The orchestral fabric ensures we hear things that less experienced
practitioners fail to bring out; wind lines are especially evocative.
There is a fine hushed pianissimo in the slow movement, the heart
of the affair – where Clein is elastic in her phrasing. And the
finale sees once more those combative brass and tactile winds
to the fore. Rhythms are stamped out tightly but Clein occasionally
distends the melodic line too much – very communicative but less
persuasive architecturally.
So a fine performance of the concerto, if one
that tends to linger a little too much for my own tastes.
Clein and Handley then combine on a series
of well-known Elgar works arranged by Julian Milone for cello
and orchestra. This is really a strange collection of non-cellistic
morceaux. In Moonlight works well enough; it’s not too dragged
out. La Capricieuse encroaches on the violin repertoire. It has
a rather salon profile that thereby robs it of incision and wit.
The central, contrastive espressivo episode doesn’t really work
on the cello. The Romance was originally written for bassoon and
I don’t object to this version. Salut d’Amour gets trotted out – there’s
more than a hint of the Hotel Cecil Orchestra on Zonophone 78s;
but at least there’s not too much sugar about this arrangement
or the speed with which it’s taken. And there’s more than a touch
of the George Melachrinos about Chanson de Matin. Still that’s
far preferable in my book to the bizarre register fumbling involved
in Sospiri, which is, to put it crudely, mutilated.

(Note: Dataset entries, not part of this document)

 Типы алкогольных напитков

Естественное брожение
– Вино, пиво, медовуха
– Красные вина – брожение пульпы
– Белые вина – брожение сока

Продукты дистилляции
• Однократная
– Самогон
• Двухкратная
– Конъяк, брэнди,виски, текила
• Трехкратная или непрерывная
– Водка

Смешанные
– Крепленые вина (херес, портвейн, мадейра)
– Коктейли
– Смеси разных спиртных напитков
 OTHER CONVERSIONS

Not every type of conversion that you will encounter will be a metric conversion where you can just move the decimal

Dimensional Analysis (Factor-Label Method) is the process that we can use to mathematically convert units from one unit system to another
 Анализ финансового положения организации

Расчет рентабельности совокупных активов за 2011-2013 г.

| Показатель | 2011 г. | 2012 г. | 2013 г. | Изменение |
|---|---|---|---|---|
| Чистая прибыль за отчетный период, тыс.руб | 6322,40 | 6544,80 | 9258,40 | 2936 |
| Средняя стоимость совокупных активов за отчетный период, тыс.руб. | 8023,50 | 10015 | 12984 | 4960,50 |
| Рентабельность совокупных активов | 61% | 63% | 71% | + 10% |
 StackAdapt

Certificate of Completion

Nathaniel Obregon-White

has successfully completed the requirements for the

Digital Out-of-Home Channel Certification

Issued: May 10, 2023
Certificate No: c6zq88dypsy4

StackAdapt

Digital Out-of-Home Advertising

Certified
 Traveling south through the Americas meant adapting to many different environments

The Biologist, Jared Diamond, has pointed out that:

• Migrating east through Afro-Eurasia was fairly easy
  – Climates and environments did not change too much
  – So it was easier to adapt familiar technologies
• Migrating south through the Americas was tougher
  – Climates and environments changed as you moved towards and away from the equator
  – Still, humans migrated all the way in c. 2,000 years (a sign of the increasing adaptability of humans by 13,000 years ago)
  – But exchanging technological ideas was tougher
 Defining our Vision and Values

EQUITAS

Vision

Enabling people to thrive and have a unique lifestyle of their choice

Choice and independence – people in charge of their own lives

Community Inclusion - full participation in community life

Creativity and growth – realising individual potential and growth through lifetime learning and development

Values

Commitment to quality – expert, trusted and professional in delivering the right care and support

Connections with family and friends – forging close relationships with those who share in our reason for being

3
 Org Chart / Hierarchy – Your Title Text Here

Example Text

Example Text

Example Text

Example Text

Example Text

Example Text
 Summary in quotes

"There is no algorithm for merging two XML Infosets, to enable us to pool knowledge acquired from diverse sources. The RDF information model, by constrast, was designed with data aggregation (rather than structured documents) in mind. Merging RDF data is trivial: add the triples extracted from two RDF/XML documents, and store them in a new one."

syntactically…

I doubt you’ll play these arrangements too
often so that leaves us with the Cello Concerto – a warm, highly
expressive, though very closely recorded performance. I like Frenchmen
in this concerto – they tend to get the emotional balance right – but
I’ve always liked Pini from a semi-historical perspective. There
are plenty of contemporary performances out there; I admire this
Clein performance but it’s a tough ask to promote just the concerto.